Provided text –
+--
This system needs to come back and CD Projekt Red should double down on it. These agonizing choices also need to influence the world and its population’s perception of you over time. While this will inevitably lead to some doors being closed in your face, others will be open elsewhere as a result, contributing to a more immersive world.
4. Learn from Breath of the Wild and Elden Ring
Games like Zelda Breath of the Wild and Elden Ring (largely) did away with traditional waypoints and the ‘go here, do that’ approach to open-world game design. While The Witcher 3 was a far cry from games like, well, Far Cry and Assassin’s Creed in terms of waypoint placement, the next entry could benefit from a more minimalistic approach.
When exploring a new region of the world, an emphasis should be placed on exploration over linear missions. The Witcher 3 was one of the biggest and best open worlds ever built, but there was room for improvement when it came to discovery.
The developers should just drop players into the world and let them forge their own path. This could be achieved by having several towns near the beginning point, each offering various low-level quests to get you started. Having multiple hub areas, rather than just one, in the early hours of the game will mean no two players’ experiences will be the same.
+--
Given information –
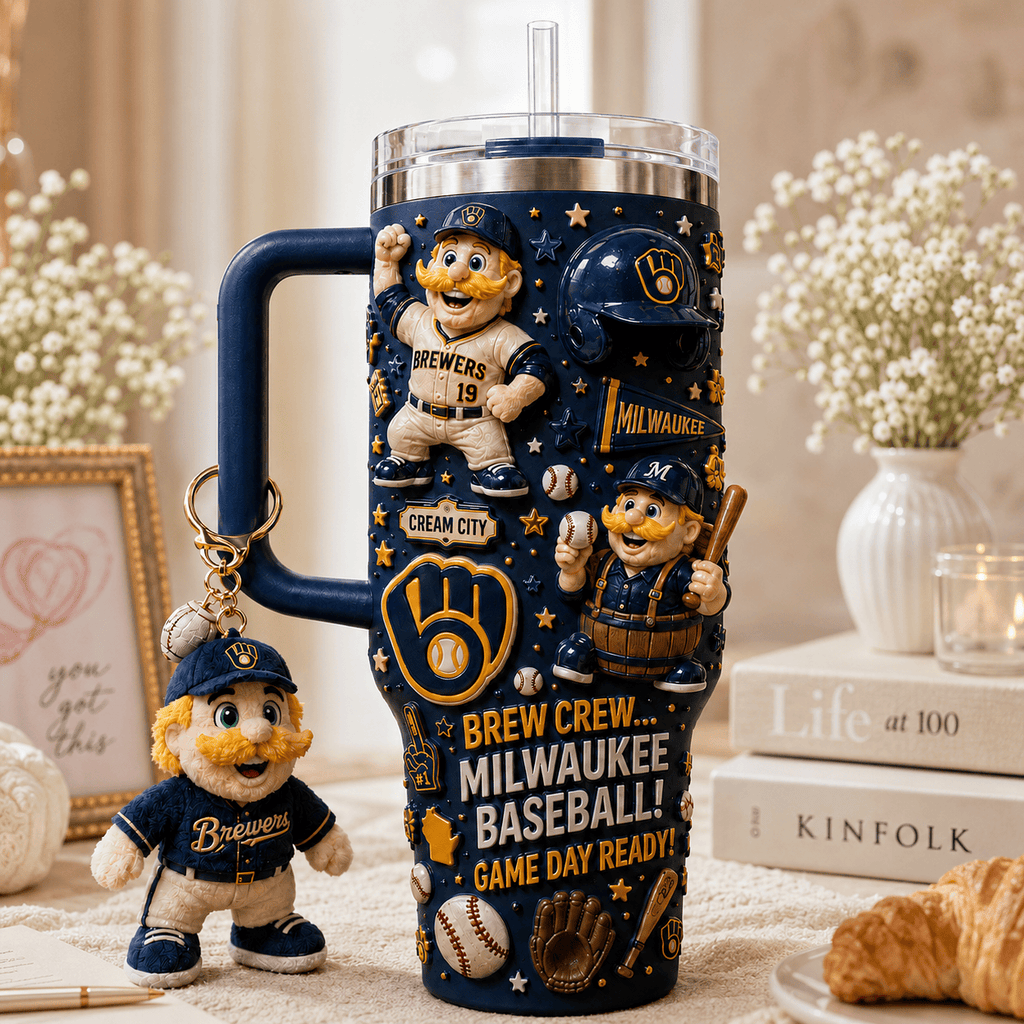 MLKB 40oz Tumbler With Handle DNBN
+--
Activities –
(a) In the piece on the next Witcher game, what two games are named as having largely done away with traditional waypoints?
(b) Write the next part of the piece on the next Witcher game, picking up after its last sentence.

Task-by-task outputs –
(a) Zelda Breath of the Wild and Elden Ring.

(b)
5. Satisfying and varied combat
While there was nothing especially wrong with The Witcher 3’s combat, it will need to be shaken up if the next game is to differentiate itself from its predecessor – incorporating new mechanics, weapons, and styles of play.
Witchers usually fight with two swords: A silver one for monsters and an iron one for humans. This makes play tactical and varied, but with the introduction of new Witcher schools, such as the school of the Lynx, there is a golden opportunity to explore new styles of monster slaying. For example, what if the player used silver arrows, rapiers, or large broadswords to take down kikimoras?
Geralt’s traditional fighting style will need to be readily available, but it’s time to see new ways to battle your way through the journey. Combat needs more heft in order to be satisfying.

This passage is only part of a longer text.